FigDice puts the view screens (templates) at the centre of the rendering process. Rather than be a passive receptacle for data prepared by the controller, they actively collect the information the web designer wants to present, directly invoking application services designed for this purpose.



Licence

The FigDice project is free software, licensed under GPL v3, started by Gabriel Zerbib.

GPL v3 open source initiative

Target users

FigDice is aimed at developers and Web designers working together as a team. The system, which respects the strict separation between presentation and logic, places Web design at the centre of the production of views, by giving greater importance to the design of near-functional Web templates by the designer.

If you are tired of writing templates which look nothing like HTML and which give too much space to pseudo-code, in applications which require that their controllers or logic layers have complete knowledge of every view to be produced, then FigDice is for you!

Fundamental principle

The fundamental principle of FigDice is to make the view itself responsible for calling the data it needs. This means FigDice places the view at the centre of the application and only the screens know the services invoked to produce them.

The controller no longer reassembles the data from the various services to inject them into a template - the template itself invokes the services, manipulates their data and decides which are to be presented and how.

Architecture

On the application diagram, FigDice is located at the level of the view and presentation layers. The controller layer is generally where the FigDice View object must be constructed.

FigDice architecture

The elements (factories) necessary to make this object autonomous are passed to it so that, when rendered by the engine, it can obtain itself the data to be presented by the resulting page.

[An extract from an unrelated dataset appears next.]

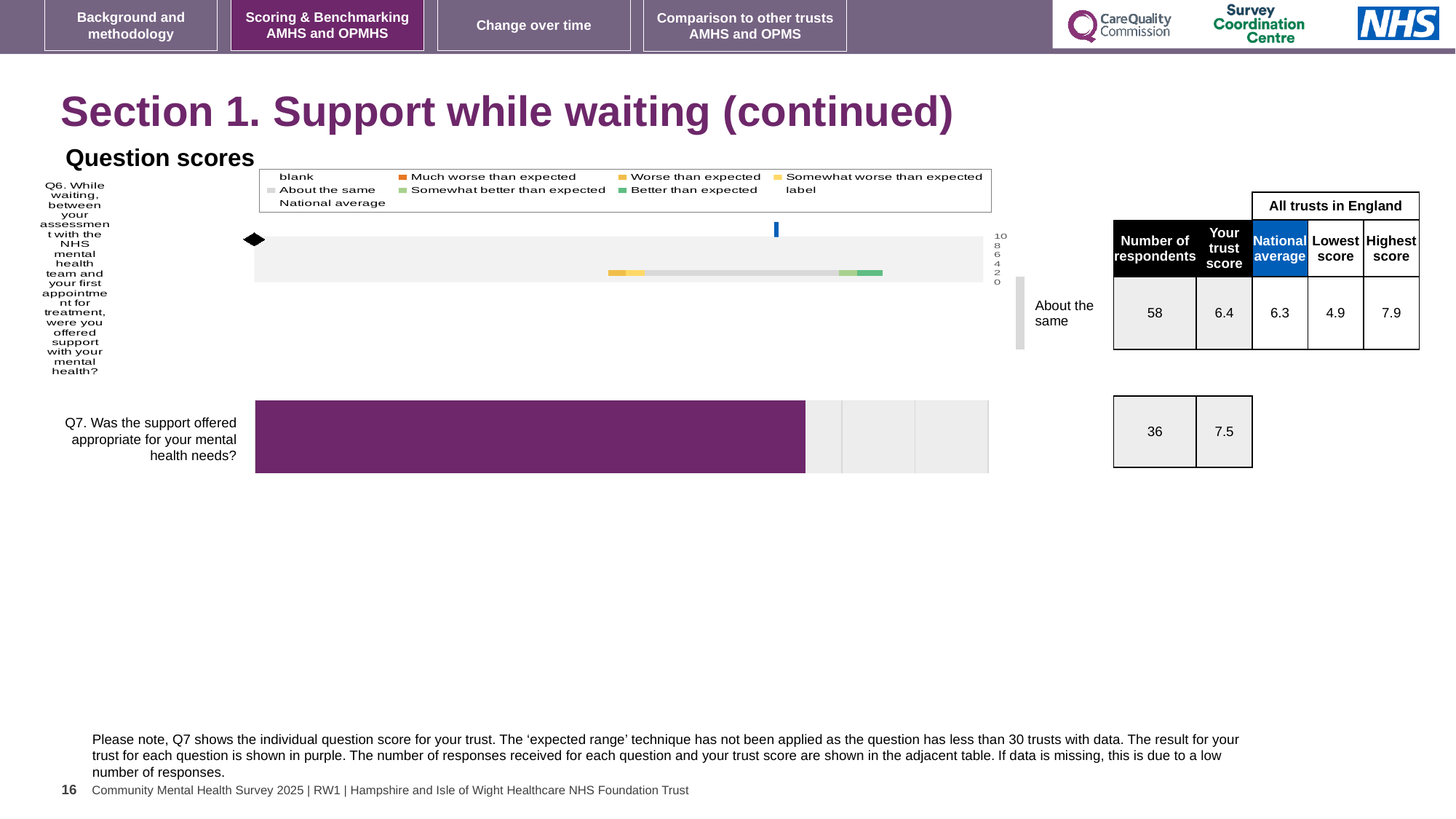
How many respondents answered Q6? 58 What is the national average score for Q6? 6.3 What is the lowest score among all trusts in England for Q6? 4.9 For Q6, which is larger: the trust score or the national average? The trust score (6.4) What category label is shown for the trust's Q6 result relative to the expected range? About the same What is the 'Your trust score' for Q6 (support while waiting between assessment and first appointment)? 6.4 What colour is the Q7 bar on the chart? Purple How many respondents answered Q7? 36 Is the Q7 bar greater or less than 6 on the 0–10 axis? greater What is the difference between the highest and lowest scores for Q6 across all trusts in England? 3.0 What is the highest score among all trusts in England for Q6? 7.9 What is the trust score for Q7 (Was the support offered appropriate for your mental health needs)? 7.5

The FigDice concept applies the inversion of control principle in relation to data providers. The controller, via the objects factory, provides the view with access to the loading and on-demand instantiation to data supply services (feed), which encapsulate the access to the database and all other application resources (session, etc.).

Formalism and methodology

FigDice defines a simple notation based on XML tags and attributes, allowing the engine, using source files very close to the target HTML, to produce the rendering, dynamically enhanced by the Web application's services and presentation layers.

FigDice is independent of the programming language and the FigDice XML files are portable across its implementations.

The principle involves producing near-functional HTML templates, representing the screens as they should appear to the user, but containing arbitrary data in the place of the dynamic content to be added by the application (such as the items in a shopping basket). Using these templates, you transform the HTML into a valid XML document using a range of attributes and tags with the « fig: » namespace, whose role is to drive the rendering engine (conditions, loops, data, inclusions, etc.).

The data providers (feed) are invoked directly from the XML by instantiation of classes, to which access is provided by factories. These providers respond to the view of structured collections of data, which the view can use according to a formalism independent of the programming language and in complete safety.

Language and integration

FigDice is above all a concept, a notation and a methodology for constructing web applications. The templates use a simple formalism specific to FigDice and are independent of any programming language.

The engine that produces the rendering can be implemented in a wide range of languages, and integrates well into all environments.

A PHP implementation of the FigDice engine is currently available on this site.

The FigDice community would be pleased to welcome implementations in any other language or proposed upgrades and contributions to the existing PHP implementation.